Um dia um baile

Eu não sei o nome dela, faz muitos anos, no tempo em que uma reunião de seis garotos e uma vitrola trazia outro tanto de garotas da vizinhança, e nascia um baile.

Ela apareceu calçando sapatos maria-mole vermelhos, meia soquete branca, uma saia curta godê da cor dos sapatos e um brilho nos olhos que fez minhas pernas tremerem.

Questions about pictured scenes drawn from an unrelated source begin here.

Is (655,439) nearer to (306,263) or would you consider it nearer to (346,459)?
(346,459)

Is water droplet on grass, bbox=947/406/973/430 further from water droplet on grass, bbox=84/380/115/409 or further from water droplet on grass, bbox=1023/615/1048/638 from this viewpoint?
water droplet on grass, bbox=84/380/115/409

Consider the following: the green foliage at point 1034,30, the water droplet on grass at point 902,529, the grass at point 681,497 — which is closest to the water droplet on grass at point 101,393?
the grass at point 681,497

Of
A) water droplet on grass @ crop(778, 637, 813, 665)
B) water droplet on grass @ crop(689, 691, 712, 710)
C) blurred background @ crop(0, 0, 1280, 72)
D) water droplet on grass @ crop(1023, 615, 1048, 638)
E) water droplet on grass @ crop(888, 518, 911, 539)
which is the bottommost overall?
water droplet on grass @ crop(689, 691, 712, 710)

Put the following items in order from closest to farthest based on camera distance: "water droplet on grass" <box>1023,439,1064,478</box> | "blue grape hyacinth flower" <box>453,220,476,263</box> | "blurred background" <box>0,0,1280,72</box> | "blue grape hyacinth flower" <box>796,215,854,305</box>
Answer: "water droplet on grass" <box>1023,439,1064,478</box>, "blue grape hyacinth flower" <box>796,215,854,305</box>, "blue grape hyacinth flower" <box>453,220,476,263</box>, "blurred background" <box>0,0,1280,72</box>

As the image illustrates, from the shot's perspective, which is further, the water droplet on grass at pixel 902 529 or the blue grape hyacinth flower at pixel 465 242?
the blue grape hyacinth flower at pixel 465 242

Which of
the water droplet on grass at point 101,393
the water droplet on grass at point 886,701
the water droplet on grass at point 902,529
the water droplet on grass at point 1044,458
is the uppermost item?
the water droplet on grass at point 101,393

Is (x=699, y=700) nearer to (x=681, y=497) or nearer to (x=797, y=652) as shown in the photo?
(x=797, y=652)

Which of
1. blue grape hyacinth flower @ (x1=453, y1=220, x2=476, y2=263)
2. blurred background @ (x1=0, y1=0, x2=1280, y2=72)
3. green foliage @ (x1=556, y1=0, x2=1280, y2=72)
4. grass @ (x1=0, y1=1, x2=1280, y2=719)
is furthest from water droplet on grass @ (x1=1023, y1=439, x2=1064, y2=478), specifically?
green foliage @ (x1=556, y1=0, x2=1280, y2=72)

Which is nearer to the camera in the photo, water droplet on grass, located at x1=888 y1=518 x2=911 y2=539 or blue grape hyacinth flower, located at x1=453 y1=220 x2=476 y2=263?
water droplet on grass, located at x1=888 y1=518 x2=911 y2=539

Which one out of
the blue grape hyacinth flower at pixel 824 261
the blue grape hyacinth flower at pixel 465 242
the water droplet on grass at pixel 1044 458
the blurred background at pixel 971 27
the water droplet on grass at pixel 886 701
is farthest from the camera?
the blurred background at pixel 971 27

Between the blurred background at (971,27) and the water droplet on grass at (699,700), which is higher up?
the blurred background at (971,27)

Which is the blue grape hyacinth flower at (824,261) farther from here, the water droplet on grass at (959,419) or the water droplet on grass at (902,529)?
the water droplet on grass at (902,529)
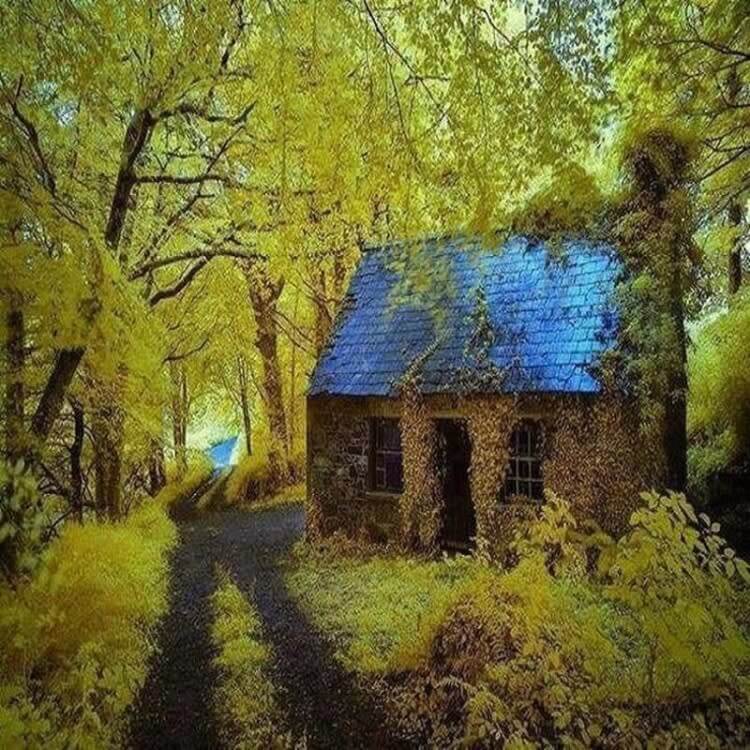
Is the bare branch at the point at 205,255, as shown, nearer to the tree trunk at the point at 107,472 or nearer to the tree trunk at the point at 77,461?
the tree trunk at the point at 77,461

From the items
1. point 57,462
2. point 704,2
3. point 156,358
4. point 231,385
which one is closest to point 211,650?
point 156,358

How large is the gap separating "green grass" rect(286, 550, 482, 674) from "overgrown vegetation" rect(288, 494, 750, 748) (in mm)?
34

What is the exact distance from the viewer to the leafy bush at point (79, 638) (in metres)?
4.26

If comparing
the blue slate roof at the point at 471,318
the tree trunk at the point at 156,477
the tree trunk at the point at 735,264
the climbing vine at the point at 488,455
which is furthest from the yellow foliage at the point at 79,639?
the tree trunk at the point at 735,264

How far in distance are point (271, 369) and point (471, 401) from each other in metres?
10.7

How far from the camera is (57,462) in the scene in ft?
43.0

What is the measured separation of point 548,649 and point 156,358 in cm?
460

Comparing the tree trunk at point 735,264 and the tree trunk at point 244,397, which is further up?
the tree trunk at point 735,264

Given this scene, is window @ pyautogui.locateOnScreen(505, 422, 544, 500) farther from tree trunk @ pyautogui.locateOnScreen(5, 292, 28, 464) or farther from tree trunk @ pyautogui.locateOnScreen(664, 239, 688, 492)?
tree trunk @ pyautogui.locateOnScreen(5, 292, 28, 464)

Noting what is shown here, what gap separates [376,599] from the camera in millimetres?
8828

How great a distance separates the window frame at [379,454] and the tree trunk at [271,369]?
7.89 metres

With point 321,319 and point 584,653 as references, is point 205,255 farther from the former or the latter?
point 321,319

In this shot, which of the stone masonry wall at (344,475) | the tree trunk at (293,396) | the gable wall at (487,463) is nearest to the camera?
the gable wall at (487,463)

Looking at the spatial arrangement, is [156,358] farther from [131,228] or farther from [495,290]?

O mundo todo me pareceu encerrar-se ali; eu senti a ausência de tempo e espaço encostado no tanque de lavar roupas de dona Rosa, mãe do meu amigo Valdir, que cedia o pequeno quintal de cimento queimado com cantos desgastados para a música exercer o fascínio de aproximar pessoas e unir corpos tímidos em seu nome.

Consciente da cobiça que sua presença despertou, ela entrou olhando para todos sem ver ninguém, e foi sentar-se em uma cadeira encostada na parede oposta de onde eu me encontrava, conversando com a amiga para não perder a compostura.

O tempo e o espaço me voltaram. Incorporei Rock Hudson em “Adeus às armas”, e com a segurança de um leão com a fome saciada, desfilava entre meus amigos a me mostrar. Ela sorriu para mim; a timidez que me secava a boca teimava em não aderir ao impulso que o coração exigia, mas o instinto de macho a sobrepujou e, ao tomá-la nos braços, flutuei; aliás, flutuamos sozinhos no embalo de músicas que sentíamos, mas já não ouvíamos. Os corpos foram aos poucos se unindo, o suor de nossos rostos se misturavam e as bocas se tocavam; os olhos transmitiam mensagens para nossas almas e criaram na minha sulcos tão fortes que até hoje, passados mais de quarenta anos, ainda lamento não lhe perguntar o nome.